Was hinter radikalisierenden
Botschaften steckt.

Was Esoterik Macht
Sonderfall
Anthro­po­sophie

von Ansgar Martins

Anthro­po­so­phische Produkte und Angebote sind im deutsch­spra­chigen Raum weit verbreitet. Bekannte Droge­rie­märkte und Natur­kost­läden bis hin zu Waldorf­schulen fußen direkt oder indirekt auf der Weltan­schauung Rudolf Steiners. Diese steht aber nicht nur für Humanismus und Biomarken, sondern bietet auch Anknüp­fungs­punkte zu Antise­mi­tismus, Rassismus und Verschwörungsdenken.

Anthro­po­sophie (griechisch: „Menschen­weisheit“) ist die präsen­teste Form von Esoterik im deutsch­spra­chigen Raum und in ganz Europa sehr populär. Ihre Reform­pro­jekte finden sich inzwi­schen weltweit, obwohl die „Anthro­po­so­phische Gesell­schaft“ nur wenige zehntausend Mitglieder hat. Während hierzu­lande bekannte Drogerie- und Natur­kost­un­ter­nehmen promi­nente anthro­po­so­phische Gründer hatten, sind andere, wie die > Waldorf­schulen, die „biolo­gisch-dynamische“ Landwirt­schaft (Demeter), die anthro­po­so­phisch „erwei­terte“ Medizin (Wala, Weleda) und die religiöse Bewegung „Chris­ten­ge­mein­schaft“ zutiefst den Vorschriften Rudolf Steiners (1861–1925) verpflichtet.

Rudolf Steiners esote­rische „Wissen­schaft“

Der Begründer der Anthro­po­sophie, Steiner, verband die Philo­sophie des deutschen Idealismus mit der okkulten Evolu­ti­ons­lehre der > Theoso­phi­schen Gesell­schaft. Im Fokus steht „der Mensch“ als Ziel und Zentrum des Kosmos, der Evolution und des Göttlichen. Begleitet von höheren Wesen befindet sich die Menschheit in einer steten Höher­ent­wicklung, an der die Individuen durch Wieder­geburt teilnehmen. Steiner ging davon aus, dass die Menschen dabei immer mehr Freiheit und Autonomie entwi­ckelten. Gott, Engel und Schicksal: Was in alten Zeiten noch religiös geglaubt und mystisch erlebt werden musste, erklärt die Anthro­po­sophie zur „Wissen­schaft“.

Aus seiner „wissen­schaft­lichen“ Erkenntnis des Übersinn­lichen teilte Steiner bis in Einzel­heiten mit, wie etwa auf einem Bauernhof alter­nativ gedüngt werden könne, oder wie Ärzt:innen die natur­wis­sen­schaft­liche Medizin um Heilmittel mit spiri­tu­eller Ableitung „erweitern“ könnten: Durch im Winter in Kuhhörnern vergrabene „Präparate“, die schließlich homöo­pa­thisch verdünnt auf dem Feld verteilt werden, sollen dem Acker die Kräfte des Sternen­himmels zugute­kommen. Die Mistel soll gegen Krebs wirken, weil sie aus einem vergan­genen Zustand des Kosmos stamme, in dem die Welt weicher war, weshalb die Pflanze Verhär­tungen auflösen könne.
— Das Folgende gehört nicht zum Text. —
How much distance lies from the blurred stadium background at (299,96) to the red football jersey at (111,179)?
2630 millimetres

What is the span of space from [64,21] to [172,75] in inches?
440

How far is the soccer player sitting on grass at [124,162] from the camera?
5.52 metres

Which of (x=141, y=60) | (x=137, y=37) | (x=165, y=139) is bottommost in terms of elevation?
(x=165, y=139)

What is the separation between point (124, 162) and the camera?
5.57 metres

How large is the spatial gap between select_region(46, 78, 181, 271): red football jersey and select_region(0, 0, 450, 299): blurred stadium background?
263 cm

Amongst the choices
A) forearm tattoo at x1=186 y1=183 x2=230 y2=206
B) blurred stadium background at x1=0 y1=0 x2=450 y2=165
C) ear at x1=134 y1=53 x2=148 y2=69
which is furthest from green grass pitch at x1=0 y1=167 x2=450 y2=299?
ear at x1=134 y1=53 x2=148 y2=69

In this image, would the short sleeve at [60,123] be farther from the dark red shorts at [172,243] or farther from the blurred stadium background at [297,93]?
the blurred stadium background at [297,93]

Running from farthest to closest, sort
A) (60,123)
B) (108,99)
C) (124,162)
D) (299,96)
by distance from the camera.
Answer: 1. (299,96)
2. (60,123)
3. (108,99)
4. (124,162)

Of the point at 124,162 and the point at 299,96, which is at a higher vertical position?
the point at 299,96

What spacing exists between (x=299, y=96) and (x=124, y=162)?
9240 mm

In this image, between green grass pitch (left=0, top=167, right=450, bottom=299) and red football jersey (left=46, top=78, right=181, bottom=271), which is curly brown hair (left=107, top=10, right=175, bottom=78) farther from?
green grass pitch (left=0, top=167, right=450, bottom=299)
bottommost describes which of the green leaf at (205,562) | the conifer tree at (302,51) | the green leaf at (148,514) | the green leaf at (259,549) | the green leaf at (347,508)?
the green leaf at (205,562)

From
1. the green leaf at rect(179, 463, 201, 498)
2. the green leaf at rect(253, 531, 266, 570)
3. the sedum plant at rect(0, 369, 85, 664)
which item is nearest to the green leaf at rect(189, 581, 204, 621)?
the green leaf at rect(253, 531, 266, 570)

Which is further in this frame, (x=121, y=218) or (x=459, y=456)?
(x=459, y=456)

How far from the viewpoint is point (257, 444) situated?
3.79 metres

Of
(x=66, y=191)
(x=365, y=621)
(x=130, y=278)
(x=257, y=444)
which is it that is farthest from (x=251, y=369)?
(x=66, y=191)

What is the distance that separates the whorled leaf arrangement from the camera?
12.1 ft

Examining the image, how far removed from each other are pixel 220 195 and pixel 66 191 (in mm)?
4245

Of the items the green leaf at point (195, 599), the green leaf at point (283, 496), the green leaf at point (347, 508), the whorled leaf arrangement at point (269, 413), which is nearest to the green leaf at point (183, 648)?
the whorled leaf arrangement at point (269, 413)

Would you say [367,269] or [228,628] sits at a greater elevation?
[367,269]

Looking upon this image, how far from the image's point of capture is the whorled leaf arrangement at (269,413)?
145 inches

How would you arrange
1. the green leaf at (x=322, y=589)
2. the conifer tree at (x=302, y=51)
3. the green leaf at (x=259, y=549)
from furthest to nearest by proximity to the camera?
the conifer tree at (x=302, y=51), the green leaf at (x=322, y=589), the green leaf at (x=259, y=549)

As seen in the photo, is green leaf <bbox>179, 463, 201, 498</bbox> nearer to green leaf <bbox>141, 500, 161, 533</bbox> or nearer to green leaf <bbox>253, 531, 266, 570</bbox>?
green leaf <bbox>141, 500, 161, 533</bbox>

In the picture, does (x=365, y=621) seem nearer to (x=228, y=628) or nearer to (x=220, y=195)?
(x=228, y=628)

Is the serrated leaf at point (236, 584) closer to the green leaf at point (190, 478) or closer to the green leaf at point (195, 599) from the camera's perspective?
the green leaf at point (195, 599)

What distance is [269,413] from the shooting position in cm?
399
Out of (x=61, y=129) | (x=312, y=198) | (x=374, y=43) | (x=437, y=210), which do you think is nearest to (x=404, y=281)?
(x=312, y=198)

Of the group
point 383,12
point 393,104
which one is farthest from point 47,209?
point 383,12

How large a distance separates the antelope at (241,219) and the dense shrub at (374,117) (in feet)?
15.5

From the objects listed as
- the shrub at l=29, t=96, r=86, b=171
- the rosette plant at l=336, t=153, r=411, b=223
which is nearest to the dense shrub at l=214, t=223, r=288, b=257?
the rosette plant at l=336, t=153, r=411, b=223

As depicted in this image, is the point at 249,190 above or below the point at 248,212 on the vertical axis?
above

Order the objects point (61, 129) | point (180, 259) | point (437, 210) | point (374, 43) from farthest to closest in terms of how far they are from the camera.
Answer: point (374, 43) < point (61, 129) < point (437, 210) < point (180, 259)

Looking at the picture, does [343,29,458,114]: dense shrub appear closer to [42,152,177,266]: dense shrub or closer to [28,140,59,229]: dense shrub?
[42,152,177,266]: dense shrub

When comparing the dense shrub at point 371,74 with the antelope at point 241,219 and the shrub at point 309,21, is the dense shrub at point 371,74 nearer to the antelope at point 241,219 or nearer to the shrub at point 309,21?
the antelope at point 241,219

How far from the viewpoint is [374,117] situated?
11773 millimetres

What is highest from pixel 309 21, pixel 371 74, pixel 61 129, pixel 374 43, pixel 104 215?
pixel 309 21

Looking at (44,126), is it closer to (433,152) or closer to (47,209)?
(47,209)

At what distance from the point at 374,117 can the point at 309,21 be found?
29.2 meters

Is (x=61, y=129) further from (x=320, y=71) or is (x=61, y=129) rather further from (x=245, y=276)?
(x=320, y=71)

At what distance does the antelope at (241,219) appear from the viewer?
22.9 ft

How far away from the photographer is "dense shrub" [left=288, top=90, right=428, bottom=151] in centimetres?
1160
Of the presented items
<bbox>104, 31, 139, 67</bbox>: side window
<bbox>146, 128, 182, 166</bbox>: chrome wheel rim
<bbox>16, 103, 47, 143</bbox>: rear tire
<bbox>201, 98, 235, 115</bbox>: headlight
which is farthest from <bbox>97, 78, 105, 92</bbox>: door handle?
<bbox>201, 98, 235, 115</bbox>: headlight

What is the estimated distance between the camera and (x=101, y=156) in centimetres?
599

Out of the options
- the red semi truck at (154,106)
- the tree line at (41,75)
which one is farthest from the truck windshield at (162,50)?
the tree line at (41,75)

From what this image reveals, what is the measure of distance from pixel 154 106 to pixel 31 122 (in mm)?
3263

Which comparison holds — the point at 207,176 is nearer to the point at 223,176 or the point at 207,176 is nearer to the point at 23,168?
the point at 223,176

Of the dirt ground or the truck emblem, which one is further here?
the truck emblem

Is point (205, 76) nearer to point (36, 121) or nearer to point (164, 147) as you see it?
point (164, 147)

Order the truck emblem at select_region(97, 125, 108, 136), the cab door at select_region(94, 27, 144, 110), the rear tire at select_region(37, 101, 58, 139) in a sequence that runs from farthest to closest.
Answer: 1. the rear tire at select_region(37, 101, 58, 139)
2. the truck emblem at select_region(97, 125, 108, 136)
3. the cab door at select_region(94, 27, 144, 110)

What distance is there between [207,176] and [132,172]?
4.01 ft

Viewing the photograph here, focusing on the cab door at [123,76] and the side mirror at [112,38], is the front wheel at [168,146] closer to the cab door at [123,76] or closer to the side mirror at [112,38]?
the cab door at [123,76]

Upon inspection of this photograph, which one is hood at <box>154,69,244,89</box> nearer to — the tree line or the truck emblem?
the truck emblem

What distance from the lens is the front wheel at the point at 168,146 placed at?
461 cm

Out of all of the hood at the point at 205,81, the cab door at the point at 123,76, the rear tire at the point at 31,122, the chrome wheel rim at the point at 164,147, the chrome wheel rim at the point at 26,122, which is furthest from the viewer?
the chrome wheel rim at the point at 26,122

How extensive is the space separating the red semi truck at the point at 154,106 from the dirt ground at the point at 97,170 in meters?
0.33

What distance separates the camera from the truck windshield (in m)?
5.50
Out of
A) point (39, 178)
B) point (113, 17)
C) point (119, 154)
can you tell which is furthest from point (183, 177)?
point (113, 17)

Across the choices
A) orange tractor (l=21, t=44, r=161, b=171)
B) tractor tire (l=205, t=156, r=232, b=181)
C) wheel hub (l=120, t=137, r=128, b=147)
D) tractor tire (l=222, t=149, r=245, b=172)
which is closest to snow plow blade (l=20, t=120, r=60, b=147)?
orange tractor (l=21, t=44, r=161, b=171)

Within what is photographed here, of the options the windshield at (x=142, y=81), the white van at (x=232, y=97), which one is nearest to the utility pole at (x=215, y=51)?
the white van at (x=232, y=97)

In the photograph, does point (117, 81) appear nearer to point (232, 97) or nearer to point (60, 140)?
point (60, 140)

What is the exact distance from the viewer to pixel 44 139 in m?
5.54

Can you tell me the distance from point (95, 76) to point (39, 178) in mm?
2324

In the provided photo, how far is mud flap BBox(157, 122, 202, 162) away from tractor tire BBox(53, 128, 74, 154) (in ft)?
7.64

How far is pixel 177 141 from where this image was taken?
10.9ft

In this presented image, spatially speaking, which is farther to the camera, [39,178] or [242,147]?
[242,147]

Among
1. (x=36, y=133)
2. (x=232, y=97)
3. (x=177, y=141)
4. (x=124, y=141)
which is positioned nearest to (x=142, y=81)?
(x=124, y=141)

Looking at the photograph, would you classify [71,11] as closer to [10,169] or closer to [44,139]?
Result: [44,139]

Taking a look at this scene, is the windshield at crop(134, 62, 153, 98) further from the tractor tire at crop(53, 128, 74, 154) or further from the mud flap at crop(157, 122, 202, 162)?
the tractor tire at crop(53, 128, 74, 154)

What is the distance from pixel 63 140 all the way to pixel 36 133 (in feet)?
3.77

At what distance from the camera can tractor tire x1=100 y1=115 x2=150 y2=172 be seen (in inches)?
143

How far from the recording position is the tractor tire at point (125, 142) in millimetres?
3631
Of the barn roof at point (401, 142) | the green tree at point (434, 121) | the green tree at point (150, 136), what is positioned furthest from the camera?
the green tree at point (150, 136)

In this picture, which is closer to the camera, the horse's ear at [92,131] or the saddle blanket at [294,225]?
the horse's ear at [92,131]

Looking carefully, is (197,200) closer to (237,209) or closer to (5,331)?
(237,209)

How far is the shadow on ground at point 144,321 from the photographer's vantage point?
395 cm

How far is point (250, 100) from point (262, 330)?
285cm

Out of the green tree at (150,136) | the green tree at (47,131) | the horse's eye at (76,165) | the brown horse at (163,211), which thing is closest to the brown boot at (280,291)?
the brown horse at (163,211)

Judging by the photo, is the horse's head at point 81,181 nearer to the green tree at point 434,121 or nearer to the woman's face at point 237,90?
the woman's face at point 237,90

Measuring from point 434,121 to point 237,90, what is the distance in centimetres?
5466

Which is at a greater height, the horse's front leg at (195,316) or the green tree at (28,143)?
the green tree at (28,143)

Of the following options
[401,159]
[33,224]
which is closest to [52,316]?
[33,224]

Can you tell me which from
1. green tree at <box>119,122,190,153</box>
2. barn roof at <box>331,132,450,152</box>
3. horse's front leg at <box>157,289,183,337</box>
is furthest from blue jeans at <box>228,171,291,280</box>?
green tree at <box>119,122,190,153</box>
Nach Steiners Vorträgen werden bis heute anthro­po­so­phische Heilmittel etwa von Weleda oder Gemüse von Demeter herge­stellt. Die wenigsten Konsument:innen dürften sich mit den Details seiner „übersinn­lichen Welten“ auskennen. Dies gilt vermutlich auch für die meisten Eltern und viele Lehrkräfte an den inzwi­schen mehr als tausend Waldorf­schulen weltweit. Dennoch ist Steiners Weltan­schauung nach wie vor das Zentrum der Ausbildung für Waldorflehrer:innen.

Rechte Anknüp­fungs­punkte

Die Etablierung der anthro­po­so­phi­schen Reform­pro­jekte in Deutschland fiel mit der ökolo­gi­schen Bewegung der 1980er zusammen. Mit der zuneh­menden Verbreitung wurde auch immer öfter Kritik laut – an Steiners Ideen, an autori­tären Struk­turen in bestimmten anthro­po­so­phi­schen Einrich­tungen, vor allem aber daran, dass die anthro­po­so­phische Reform­kultur immer wieder rechte bis rechts­extreme Sympathisant:innen anzieht. Die Gründe hierfür können vielschichtig sein, doch festzu­halten bleibt: Antise­mi­tismus, Rassismus und Verschwö­rungs­denken sind schon in Steiners Vorstellung von der „Weltent­wi­ckelung“ verankert. „Rassen“ sind bei Steiner Gefäße der kosmi­schen Evolution.

Der Fortschritt von All, Erde und Mensch soll zwar zur Freiheit führen, aber in einem geome­tri­schen Modell von immer wieder sieben­stu­figen Abläufen: Planeten, Runden, Globen, „Rassen“ und Kulturen gehen in festge­legter Weise ausein­ander hervor und stehen für bestimmte Existenz- und Bewusst­seins­formen, die die Menschheit durchläuft.

Aus der scheinbar komplexen theoso­phisch-anthro­po­so­phi­schen „Rassen­lehre“ leitete Steiner altbe­kannte Stereotype ab: Den licht­erfüllten „Weißen“ obliege es, das freie Denken auszu­bilden, oder: Das „Wesen des Judentums“ neige zu Intel­lek­tua­lismus und Materia­lismus. Im Ersten Weltkrieg mischte sich zu diesen antise­mi­ti­schen und rassis­ti­schen Stereo­typen noch ein resoluter Deutsch­na­tio­na­lismus und eine verschwö­rungs­ideo­lo­gische Tendenz.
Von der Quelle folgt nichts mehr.